I now instantiate the model by loading it with pre-trained weights, because it trains faster and achieves better results. Specifically for the Inception model, we'll have to set the aux_logits property to False, otherwise the auxilary classifier included in the Inception v3 model will try to enforce its regularisation, which is unnecessary considering that I use just the feature extraction part of the said model. We can give a look to the model architecture:

In [None]:
model = models.inception_v3(weights=models.Inception_V3_Weights.IMAGENET1K_V1) # or None for no trained weights
model.aux_logits = False
model

I want to make sure that all the layers of the model will be trainable, because I achieved better results wrt them being freezed.

In [None]:
for param in model.parameters():
    param.requires_grad = True

Now I define the Fully connected 2 layer classifier to concatenate at the end of the feature extractor.

In [None]:
n_classes = 120
n_inputs = model.fc.in_features
model.fc = nn.Sequential(
    nn.Linear(n_inputs, 1024),
    nn.ReLU(),
    nn.Dropout(0.4),
    nn.Linear(1024, n_classes),
    nn.LogSoftmax(dim=1)).to(running_device)
model.fc

Now I load the entire model on the GPU to accelarate the training and I enable the CUDA Benchmark option which after some running it looks for a more efficient way to perform the calculations.
Eventually I choose also the loss function that I will use during the training to compute error rates. In this case I chose an NNLLoss to use toghether with a LogSoftmax (an alternative could have been Softmax + CrossEntropyLoss).

In [None]:
if cuda.is_available():
    model.cuda()
    print("-- Cuda enabled --")
    backends.cudnn.benchmark = True # BENCHMARK FOR SPEED UP---------https://pytorch.org/docs/stable/backends.html#torch-backends-cudnn
criterion = nn.NLLLoss()

Creating the mapping index to class and class to index for my model, making it able to distinguish the predicted classes.

In [None]:
model.class_to_idx = all_data.class_to_idx  # all_data.class_to_idx
model.idx_to_class = {idx: class_ for class_, idx in model.class_to_idx.items()}


def print_class_indexes(raw_indexes_to_classes):
    from numpy import array
    import pandas as pd

    all_classes = array(list(raw_indexes_to_classes))
    all_classes_frame = DataFrame(
        {
            "class_name": all_classes[:, 1],
        }
    )
    print(all_classes_frame)


print_class_indexes(model.idx_to_class.items())
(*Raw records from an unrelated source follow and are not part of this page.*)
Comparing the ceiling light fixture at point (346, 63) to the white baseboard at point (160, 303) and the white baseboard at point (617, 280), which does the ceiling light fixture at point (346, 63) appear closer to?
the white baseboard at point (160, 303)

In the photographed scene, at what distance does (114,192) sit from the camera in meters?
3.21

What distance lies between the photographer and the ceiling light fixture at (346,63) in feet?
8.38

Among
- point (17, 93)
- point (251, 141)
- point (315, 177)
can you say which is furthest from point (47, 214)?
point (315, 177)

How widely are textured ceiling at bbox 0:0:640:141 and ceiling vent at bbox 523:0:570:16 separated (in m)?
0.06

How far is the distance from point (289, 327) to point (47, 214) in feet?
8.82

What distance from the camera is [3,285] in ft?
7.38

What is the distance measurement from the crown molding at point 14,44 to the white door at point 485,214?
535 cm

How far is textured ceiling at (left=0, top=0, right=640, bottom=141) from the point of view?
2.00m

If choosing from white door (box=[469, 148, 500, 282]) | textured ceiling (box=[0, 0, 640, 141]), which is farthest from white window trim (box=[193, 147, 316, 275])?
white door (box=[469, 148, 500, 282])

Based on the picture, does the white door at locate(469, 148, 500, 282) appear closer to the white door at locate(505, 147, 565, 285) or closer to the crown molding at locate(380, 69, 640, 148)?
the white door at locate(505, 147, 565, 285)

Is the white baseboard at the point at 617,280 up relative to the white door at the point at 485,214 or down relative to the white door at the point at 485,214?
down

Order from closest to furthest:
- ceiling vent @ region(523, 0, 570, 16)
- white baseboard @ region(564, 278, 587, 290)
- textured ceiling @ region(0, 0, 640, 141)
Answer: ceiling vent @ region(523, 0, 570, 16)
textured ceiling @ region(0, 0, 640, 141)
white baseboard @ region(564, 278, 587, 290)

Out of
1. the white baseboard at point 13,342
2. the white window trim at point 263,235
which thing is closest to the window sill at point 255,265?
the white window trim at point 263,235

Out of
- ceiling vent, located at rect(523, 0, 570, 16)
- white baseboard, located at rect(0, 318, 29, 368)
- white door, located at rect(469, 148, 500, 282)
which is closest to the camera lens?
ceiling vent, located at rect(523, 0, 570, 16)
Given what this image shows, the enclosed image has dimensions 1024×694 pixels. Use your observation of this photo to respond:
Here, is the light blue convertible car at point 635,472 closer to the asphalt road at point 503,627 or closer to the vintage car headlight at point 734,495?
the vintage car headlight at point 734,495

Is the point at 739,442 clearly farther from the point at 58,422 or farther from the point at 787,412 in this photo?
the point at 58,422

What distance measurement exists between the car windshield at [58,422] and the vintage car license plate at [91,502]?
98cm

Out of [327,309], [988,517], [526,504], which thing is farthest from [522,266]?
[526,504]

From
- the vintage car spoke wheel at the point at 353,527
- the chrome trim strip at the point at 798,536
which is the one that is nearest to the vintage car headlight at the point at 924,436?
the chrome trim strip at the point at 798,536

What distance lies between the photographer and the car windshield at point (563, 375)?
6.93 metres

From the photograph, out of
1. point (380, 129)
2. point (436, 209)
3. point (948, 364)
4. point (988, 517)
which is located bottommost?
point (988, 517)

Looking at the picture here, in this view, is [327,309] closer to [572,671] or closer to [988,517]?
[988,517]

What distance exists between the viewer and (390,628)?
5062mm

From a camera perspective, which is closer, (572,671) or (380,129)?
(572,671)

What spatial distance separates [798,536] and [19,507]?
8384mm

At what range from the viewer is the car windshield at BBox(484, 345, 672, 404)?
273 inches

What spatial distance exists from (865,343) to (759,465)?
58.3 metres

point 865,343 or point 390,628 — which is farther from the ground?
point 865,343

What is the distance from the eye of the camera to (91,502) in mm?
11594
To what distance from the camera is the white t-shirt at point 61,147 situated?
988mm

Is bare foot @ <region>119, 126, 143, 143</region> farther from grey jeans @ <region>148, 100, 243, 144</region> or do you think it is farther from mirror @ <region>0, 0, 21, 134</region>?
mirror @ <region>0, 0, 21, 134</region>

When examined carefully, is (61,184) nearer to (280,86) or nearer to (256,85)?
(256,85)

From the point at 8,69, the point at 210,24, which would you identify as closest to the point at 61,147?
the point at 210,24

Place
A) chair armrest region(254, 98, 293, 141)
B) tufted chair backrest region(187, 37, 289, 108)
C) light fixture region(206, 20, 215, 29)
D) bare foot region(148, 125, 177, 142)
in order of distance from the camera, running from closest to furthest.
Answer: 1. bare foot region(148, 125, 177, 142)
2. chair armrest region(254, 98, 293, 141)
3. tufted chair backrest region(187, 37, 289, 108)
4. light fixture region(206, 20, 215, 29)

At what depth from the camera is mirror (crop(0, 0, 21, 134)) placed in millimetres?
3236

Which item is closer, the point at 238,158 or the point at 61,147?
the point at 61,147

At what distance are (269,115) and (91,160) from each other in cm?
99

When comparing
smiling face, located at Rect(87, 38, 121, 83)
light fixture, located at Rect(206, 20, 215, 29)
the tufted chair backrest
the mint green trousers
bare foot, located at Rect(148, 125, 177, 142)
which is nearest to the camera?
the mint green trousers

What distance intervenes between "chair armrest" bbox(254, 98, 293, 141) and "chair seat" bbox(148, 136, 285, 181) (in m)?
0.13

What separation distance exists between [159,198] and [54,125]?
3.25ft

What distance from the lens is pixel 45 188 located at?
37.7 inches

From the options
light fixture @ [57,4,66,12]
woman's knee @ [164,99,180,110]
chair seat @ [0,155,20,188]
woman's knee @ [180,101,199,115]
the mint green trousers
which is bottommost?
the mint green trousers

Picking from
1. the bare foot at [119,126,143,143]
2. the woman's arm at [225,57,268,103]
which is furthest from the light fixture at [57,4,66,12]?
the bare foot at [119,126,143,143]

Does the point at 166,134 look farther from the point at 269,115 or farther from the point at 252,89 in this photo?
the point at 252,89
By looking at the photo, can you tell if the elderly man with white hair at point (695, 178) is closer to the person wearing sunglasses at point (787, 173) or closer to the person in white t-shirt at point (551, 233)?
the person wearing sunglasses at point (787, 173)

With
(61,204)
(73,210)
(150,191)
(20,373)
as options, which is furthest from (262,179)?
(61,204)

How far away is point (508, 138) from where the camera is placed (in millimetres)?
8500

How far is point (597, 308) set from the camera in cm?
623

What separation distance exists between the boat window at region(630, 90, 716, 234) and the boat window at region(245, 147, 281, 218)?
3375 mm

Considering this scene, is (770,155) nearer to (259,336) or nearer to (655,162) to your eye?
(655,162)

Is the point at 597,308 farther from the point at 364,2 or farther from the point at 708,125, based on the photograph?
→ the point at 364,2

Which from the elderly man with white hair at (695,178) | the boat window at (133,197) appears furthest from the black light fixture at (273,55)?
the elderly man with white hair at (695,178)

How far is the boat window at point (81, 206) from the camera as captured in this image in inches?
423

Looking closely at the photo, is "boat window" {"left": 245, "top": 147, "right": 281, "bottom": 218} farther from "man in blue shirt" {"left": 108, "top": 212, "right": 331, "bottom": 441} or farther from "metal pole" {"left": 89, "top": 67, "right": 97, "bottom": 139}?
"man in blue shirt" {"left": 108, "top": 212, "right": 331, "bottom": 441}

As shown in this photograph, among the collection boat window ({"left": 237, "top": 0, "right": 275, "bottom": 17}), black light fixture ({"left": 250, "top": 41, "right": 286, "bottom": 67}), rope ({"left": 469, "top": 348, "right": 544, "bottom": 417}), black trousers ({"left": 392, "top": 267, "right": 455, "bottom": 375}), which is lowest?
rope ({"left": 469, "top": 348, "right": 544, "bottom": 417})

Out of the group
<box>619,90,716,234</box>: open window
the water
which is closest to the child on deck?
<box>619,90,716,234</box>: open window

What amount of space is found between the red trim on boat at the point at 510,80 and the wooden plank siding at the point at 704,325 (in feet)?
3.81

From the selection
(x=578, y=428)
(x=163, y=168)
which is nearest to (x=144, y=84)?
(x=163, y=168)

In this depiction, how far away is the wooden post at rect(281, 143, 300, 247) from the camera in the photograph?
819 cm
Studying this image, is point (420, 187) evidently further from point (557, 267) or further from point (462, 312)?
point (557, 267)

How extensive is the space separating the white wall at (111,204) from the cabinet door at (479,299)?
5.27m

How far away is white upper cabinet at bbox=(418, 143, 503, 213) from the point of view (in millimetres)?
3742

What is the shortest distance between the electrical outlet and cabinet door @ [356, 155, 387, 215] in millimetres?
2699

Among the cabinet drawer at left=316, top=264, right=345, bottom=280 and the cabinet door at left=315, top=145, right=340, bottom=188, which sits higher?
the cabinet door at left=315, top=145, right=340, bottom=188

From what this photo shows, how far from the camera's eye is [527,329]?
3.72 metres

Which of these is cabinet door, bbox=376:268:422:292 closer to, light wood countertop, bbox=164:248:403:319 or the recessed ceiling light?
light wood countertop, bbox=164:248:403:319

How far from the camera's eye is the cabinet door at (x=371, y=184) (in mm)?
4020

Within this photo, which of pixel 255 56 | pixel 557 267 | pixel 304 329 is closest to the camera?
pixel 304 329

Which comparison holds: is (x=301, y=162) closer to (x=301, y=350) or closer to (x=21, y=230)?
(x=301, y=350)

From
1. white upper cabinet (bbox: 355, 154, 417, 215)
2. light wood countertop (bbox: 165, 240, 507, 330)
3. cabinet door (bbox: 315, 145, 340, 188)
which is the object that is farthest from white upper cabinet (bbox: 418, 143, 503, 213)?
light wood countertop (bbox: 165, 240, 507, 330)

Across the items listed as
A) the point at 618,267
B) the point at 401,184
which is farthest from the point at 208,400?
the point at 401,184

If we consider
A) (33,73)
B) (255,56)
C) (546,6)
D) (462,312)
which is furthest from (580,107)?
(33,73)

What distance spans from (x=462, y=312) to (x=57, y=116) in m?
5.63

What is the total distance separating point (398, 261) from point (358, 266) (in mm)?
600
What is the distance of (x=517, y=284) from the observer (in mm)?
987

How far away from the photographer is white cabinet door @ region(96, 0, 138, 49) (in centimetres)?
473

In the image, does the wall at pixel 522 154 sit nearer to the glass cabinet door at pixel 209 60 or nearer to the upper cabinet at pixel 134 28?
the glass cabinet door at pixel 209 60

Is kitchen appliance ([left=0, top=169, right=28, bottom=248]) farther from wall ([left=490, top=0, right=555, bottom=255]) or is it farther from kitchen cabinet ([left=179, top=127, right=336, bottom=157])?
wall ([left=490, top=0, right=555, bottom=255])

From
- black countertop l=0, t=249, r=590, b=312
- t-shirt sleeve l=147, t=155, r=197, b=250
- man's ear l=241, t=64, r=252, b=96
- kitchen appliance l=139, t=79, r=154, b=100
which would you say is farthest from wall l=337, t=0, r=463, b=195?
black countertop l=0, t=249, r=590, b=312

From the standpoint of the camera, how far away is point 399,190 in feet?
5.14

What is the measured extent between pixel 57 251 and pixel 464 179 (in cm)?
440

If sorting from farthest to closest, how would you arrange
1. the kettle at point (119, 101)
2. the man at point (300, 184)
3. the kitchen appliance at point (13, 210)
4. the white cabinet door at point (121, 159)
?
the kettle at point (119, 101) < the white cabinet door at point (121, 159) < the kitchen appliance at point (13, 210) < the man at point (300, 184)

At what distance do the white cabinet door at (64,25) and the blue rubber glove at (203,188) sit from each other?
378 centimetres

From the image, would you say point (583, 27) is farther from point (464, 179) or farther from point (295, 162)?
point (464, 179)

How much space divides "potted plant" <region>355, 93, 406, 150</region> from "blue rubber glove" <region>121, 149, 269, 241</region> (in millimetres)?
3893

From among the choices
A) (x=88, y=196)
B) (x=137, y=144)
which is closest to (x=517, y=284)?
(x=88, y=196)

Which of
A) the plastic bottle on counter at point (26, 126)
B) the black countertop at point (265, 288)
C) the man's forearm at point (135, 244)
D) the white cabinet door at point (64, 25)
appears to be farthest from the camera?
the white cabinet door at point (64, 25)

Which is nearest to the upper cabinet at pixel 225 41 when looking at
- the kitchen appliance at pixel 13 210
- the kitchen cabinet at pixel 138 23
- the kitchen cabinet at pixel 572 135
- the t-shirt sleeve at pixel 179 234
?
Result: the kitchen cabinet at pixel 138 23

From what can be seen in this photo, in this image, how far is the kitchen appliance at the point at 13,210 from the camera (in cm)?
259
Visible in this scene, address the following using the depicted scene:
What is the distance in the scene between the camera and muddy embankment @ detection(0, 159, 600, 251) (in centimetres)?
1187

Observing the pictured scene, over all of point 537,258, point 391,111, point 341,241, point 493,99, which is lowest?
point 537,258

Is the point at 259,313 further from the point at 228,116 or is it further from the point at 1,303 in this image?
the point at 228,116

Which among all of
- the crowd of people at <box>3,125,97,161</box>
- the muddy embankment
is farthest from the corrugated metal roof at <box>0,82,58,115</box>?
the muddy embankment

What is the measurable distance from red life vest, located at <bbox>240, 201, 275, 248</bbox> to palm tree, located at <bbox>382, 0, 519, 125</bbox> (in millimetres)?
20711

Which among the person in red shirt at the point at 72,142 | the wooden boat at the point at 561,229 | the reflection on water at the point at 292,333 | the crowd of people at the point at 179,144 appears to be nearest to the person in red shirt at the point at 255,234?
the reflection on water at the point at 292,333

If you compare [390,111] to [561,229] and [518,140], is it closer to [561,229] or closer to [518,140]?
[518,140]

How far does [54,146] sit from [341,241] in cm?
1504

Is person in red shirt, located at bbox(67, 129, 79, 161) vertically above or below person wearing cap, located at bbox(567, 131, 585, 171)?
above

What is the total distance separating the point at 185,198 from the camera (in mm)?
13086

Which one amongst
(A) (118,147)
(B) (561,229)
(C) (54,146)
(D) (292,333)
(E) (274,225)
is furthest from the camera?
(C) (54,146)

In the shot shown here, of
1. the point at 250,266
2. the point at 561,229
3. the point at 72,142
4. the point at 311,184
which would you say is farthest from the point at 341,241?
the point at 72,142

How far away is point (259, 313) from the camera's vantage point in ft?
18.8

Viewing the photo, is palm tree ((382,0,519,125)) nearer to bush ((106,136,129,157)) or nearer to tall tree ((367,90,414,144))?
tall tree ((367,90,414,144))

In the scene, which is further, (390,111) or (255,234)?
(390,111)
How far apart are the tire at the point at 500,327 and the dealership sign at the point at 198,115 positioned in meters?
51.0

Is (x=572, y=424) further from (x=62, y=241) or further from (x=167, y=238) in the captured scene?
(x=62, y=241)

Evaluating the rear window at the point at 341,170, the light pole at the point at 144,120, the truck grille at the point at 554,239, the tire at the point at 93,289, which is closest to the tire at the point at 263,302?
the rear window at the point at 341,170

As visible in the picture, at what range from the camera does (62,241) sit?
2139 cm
del (print_class_indexes,)
del breed_list, n_classes, n_inputs, features, image_transforms, all_data, val_data

Finally I import the modules containing my training and utility functions, and I start the training with a function which will look for the best possible model by training as much models as specified by me, using an array of precomputed learning rates to train each of such models. 
The training will be interrupted if the early stop condition is met (I chose to stop after 3 epochs without improvement because it usually fastens the training and avoids overfitting).
The pre-calculated lr were obtained with a similar training function, which searches for the best possible model in a similar way, calculating a very large amount of lr by means of a gamma array, so that I can work out the 'direction' in which I can obtain a very good model, and I can use the lr that led to that direction for further runs on the previous training function using a more re-extracted and granular range of learning rates that will revolve around the learning rates obtained from the second function.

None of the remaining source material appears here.